Le DNS peut-il traiter des contenus Web ?

Pour de nombreuses raisons, les mécanismes dont disposent les opérateurs DNS ne sont pas pratiques pour traiter les contenus de surface. Les opérateurs DNS ont la capacité de suspension, mais cela équivaut à effacer une adresse d’un carnet d’adresses – cela ne fait pas disparaître le bâtiment ! Lorsqu’on suspend un nom de domaine, le site demeure disponible et un internaute peut toujours y accéder via l’adresse IP. La suspension d’un nom de domaine ne supprime pas le contenu, ni n’empêche le contenu de se déplacer vers un autre nom de domaine. Alternativement à la suspension, le DNS peut « supprimer » un nom de domaine. Cependant, lorsqu’il est supprimé, le nom de domaine est remis sur le marché : le propriétaire précédent n’est plus le propriétaire, mais le domaine peut être utilisé à nouveau. Les propriétaires de contenus dangereux peuvent assez facilement reproduire leur site sur un autre serveur ou avec de légères altérations afin de rester dans la légalité. Bien entendu, ce type de  « site miroir » est souvent illégal, et un opérateur peut être légalement obligé de le supprimer  (La PPL Avia aborde le défi des sites miroirs dans son article 6, mais il reste une question très compliquée.)

• Données brutes
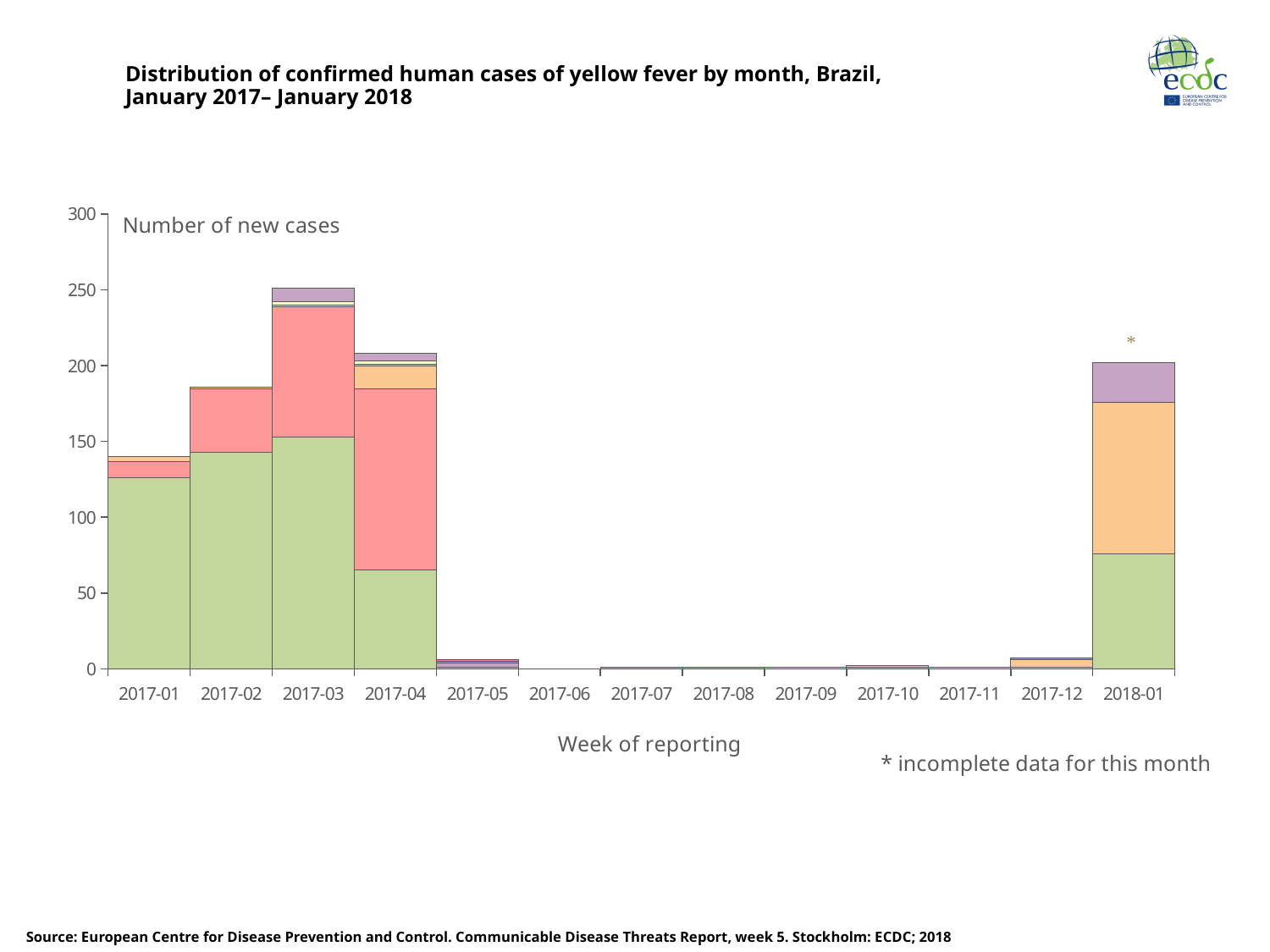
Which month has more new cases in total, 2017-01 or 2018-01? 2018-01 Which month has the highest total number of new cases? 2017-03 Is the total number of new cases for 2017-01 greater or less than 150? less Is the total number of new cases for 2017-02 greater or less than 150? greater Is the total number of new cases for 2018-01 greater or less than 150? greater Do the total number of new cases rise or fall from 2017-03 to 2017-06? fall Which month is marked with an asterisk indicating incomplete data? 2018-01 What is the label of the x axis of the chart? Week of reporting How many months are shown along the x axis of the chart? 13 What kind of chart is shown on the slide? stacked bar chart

• Liste des tâches
1/ D'après le texte sur le DNS, par quel moyen un internaute peut-il encore atteindre un site dont le nom de domaine a été suspendu ?
2/ Indiquez si chacune de ces affirmations concorde avec le texte sur le DNS, en répondant par oui ou non et en citant les mots du texte qui tranchent : (a) la suspension d'un nom de domaine efface le contenu du site ; (b) un nom de domaine supprimé peut être réutilisé ; (c) la PPL Avia traite des sites miroirs dans son article 6.
Les données n'ont aucun lien avec le texte fourni.

• Réponses par tâche
1/ Il peut toujours y accéder via l'adresse IP.

2/
(a) Non : « La suspension d’un nom de domaine ne supprime pas le contenu ».
(b) Oui : « le domaine peut être utilisé à nouveau ».
(c) Oui : « La PPL Avia aborde le défi des sites miroirs dans son article 6 ».